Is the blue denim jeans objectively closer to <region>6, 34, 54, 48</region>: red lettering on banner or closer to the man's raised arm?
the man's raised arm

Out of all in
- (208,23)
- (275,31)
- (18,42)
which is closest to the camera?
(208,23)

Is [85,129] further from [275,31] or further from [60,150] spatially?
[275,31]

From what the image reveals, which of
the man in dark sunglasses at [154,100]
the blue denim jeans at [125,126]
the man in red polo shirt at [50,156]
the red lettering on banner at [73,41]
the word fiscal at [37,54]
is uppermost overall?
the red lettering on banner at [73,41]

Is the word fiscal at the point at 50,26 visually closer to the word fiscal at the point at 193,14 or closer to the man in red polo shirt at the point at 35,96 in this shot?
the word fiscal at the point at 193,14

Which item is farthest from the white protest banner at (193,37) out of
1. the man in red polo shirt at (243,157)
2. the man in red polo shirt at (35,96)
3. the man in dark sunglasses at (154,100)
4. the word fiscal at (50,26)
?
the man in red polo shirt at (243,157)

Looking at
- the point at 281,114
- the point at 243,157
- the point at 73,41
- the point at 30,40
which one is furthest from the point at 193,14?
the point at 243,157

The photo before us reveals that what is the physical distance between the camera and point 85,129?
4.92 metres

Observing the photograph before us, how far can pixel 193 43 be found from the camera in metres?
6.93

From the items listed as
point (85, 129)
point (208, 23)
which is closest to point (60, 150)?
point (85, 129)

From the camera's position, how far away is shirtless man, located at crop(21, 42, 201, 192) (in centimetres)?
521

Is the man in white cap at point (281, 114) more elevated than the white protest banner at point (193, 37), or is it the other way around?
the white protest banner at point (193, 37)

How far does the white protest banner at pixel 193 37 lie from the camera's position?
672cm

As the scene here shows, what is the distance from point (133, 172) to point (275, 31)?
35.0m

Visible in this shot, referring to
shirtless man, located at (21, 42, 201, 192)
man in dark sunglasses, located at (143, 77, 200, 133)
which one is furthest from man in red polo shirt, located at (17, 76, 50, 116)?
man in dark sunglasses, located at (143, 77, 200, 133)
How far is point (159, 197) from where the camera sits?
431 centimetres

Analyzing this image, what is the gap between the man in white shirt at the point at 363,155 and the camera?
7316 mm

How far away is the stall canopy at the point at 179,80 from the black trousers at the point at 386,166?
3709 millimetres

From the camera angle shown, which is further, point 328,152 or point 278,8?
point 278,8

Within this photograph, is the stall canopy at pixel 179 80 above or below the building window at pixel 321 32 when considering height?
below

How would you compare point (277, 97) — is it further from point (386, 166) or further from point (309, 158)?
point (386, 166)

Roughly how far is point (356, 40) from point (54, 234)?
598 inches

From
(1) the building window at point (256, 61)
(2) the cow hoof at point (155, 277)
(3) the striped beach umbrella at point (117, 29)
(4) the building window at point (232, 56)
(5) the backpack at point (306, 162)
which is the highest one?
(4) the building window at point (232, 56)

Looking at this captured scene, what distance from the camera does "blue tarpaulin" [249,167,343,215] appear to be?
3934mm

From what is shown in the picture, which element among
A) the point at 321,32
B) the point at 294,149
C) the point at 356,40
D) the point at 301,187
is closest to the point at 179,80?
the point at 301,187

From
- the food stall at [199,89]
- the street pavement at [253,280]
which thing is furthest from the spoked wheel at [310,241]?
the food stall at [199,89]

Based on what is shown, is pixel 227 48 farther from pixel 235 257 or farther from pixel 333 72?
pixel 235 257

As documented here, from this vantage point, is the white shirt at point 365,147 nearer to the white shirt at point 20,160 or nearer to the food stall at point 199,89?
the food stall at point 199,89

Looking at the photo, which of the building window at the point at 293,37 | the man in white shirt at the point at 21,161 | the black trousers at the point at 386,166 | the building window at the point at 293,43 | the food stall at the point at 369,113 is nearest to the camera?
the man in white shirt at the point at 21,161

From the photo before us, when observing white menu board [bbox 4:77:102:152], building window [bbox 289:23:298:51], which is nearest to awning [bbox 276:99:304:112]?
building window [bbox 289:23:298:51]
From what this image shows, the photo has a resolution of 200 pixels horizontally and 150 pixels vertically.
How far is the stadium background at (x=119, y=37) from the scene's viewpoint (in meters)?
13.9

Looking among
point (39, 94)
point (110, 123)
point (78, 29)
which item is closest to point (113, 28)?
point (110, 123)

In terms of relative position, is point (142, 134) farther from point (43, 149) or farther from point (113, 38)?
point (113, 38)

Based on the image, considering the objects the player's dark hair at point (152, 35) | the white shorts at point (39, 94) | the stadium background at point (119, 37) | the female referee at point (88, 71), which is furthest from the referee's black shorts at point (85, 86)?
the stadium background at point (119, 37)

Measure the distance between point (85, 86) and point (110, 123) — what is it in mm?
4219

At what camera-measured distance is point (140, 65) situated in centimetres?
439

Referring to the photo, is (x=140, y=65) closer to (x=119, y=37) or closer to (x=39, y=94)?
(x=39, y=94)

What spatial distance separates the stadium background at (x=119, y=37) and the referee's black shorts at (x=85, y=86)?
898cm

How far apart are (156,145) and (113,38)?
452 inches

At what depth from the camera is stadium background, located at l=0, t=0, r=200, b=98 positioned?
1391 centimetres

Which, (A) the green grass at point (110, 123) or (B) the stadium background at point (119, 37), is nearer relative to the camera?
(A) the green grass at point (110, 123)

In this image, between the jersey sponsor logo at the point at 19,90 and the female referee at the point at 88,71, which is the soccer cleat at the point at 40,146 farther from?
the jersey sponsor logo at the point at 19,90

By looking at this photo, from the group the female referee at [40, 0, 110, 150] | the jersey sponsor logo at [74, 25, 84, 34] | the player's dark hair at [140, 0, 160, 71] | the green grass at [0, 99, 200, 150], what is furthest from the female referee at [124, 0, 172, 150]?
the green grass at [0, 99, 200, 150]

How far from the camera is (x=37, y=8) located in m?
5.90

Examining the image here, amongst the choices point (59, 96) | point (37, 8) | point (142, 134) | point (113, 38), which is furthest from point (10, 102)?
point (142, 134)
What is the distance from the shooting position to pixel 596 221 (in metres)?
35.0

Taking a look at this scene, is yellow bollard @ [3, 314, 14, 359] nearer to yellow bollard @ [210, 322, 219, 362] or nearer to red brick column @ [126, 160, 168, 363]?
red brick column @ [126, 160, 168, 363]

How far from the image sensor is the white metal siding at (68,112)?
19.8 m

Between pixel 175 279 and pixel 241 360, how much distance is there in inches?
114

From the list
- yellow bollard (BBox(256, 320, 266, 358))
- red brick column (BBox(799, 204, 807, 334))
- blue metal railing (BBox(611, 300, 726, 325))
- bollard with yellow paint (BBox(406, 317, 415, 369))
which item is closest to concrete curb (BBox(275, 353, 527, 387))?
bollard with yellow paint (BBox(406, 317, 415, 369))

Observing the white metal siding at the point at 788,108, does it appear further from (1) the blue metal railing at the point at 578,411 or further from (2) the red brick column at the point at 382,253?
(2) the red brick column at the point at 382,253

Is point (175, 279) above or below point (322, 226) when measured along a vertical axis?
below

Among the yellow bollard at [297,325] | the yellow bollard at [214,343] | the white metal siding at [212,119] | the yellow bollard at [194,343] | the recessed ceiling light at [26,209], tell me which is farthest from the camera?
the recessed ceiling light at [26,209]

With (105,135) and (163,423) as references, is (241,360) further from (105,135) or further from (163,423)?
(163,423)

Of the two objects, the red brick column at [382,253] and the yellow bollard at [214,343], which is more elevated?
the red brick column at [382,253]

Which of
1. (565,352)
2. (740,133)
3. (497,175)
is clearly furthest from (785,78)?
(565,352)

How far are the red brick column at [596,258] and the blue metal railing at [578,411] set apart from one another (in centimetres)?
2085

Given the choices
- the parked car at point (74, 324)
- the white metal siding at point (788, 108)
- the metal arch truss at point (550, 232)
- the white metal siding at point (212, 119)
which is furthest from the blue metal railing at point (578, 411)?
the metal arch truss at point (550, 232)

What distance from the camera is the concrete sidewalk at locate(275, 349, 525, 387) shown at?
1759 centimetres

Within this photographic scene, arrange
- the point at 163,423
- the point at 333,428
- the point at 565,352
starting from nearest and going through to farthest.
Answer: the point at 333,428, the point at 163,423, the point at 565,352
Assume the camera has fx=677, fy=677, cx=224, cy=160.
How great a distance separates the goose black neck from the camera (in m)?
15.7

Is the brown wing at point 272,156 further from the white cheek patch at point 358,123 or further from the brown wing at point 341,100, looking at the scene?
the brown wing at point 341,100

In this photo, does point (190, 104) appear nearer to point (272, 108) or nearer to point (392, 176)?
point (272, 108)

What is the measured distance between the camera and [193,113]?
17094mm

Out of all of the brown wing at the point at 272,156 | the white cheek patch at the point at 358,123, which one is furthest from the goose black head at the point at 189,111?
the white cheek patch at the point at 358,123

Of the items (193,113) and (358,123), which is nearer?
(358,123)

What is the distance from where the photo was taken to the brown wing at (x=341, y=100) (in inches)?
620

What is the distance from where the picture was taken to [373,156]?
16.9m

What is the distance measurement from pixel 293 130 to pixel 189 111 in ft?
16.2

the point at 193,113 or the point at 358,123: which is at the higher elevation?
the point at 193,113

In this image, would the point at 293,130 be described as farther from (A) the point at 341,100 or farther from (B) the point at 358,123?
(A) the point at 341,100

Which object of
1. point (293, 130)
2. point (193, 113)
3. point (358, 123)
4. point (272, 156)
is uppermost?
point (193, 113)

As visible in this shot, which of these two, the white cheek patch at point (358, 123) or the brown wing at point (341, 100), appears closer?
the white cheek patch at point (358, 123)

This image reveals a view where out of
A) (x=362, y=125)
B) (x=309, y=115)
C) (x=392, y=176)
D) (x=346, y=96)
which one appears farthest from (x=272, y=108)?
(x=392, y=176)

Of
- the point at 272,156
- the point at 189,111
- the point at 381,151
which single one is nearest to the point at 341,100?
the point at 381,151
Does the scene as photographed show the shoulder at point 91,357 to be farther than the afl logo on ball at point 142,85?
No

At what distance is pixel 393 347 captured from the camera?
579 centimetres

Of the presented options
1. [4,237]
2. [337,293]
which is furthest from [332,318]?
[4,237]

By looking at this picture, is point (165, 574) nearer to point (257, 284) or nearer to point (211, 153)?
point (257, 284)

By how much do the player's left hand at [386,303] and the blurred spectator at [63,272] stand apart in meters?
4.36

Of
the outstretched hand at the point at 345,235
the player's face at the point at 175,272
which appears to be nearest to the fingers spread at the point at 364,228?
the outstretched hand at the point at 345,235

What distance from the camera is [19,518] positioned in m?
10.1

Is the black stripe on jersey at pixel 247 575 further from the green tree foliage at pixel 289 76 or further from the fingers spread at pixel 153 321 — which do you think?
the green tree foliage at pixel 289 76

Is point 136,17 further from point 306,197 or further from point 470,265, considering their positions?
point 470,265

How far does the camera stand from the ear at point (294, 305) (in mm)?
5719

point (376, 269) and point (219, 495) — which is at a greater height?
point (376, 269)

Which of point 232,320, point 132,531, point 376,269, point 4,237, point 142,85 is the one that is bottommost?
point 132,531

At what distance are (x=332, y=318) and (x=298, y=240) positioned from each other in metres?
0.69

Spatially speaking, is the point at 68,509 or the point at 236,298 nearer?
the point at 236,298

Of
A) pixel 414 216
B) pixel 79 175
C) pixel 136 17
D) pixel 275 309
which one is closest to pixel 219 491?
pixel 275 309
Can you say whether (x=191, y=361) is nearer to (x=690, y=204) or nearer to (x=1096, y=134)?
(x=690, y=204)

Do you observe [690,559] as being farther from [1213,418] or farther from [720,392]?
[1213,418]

****************

◆ **Exercise objective**: Put each line of the rows, from the one containing "What distance from the camera is [19,518]" through the last line of the rows inclusive, into a JSON list of strings with one string per line. Leave out blank lines.

◆ **Written response**:
[
  "What distance from the camera is [19,518] positioned in m?",
  "10.1",
  "Is the black stripe on jersey at pixel 247 575 further from the green tree foliage at pixel 289 76 or further from the fingers spread at pixel 153 321 — which do you think?",
  "the green tree foliage at pixel 289 76",
  "Is point 136,17 further from point 306,197 or further from point 470,265, considering their positions?",
  "point 470,265",
  "How far does the camera stand from the ear at point (294, 305) (in mm)?",
  "5719",
  "point (376, 269) and point (219, 495) — which is at a greater height?",
  "point (376, 269)",
  "Which of point 232,320, point 132,531, point 376,269, point 4,237, point 142,85 is the one that is bottommost?",
  "point 132,531",
  "At what distance are (x=332, y=318) and (x=298, y=240) positioned from each other in metres?",
  "0.69",
  "Spatially speaking, is the point at 68,509 or the point at 236,298 nearer?",
  "the point at 236,298",
  "Of",
  "A) pixel 414 216",
  "B) pixel 79 175",
  "C) pixel 136 17",
  "D) pixel 275 309",
  "which one is closest to pixel 219 491?",
  "pixel 275 309",
  "Can you say whether (x=191, y=361) is nearer to (x=690, y=204) or nearer to (x=1096, y=134)?",
  "(x=690, y=204)",
  "Do you observe [690,559] as being farther from [1213,418] or farther from [720,392]?",
  "[1213,418]"
]